County Commissioners Steve Tharinger, D-Dungeness, and Mike Chapman, R-Port Angeles, agreed Monday that the main goal of a new no-smoking ordinance was to keep smokers away from the courthouse’s main entrance off East Fourth Street.

The commissioners, with Mike Doherty absent, discussed the latest ordinance revisions at a work session Monday with Joanne Dille, county health administrator, Rachel Anderson, county tobacco prevention specialist, Florence Bucierka, a planner in county Human Services, and Dr. Tom Locke, county health officer.

The commissioners are expected to give the ordinance final approval next Tuesday at their weekly action meeting.

Burning issues

Still unresolved are the issues of where the smoke-ban boundary would extend around the courthouse and whether it could include public sidewalks.

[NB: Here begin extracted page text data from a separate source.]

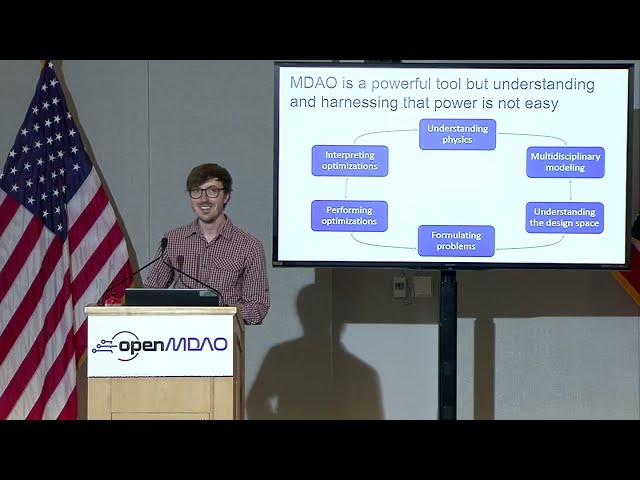 MDAO is a powerful tool but understanding and harnessing that power is not easy

Understanding physics

Multidisciplinary modeling

Understanding the design space

Formulating problems

Performing optimizations

Interpreting optimizations

openMDAO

“We would be challenged by some people out there, so we better know where the property line is,” said County Administrator Dan Engelbertson, who questioned whether the Clallam Transit System bus stop shelter in front of the courthouse was inside the boundary.

Chapman, a member of the transit board, urged county health officials to discuss the issue with transit officials.

County leaders have expressed concerns about whether the bus shelter, which smokers sometimes use, is on county property.

Dille said signs will be posted at the courthouse driveways, warning visitors about the smoking ban.

Smoking at county parks and on Olympic Discovery Trail would still be allowed under the proposed ordinance.

“We felt that would be impossible to control,” Dille said of the trail.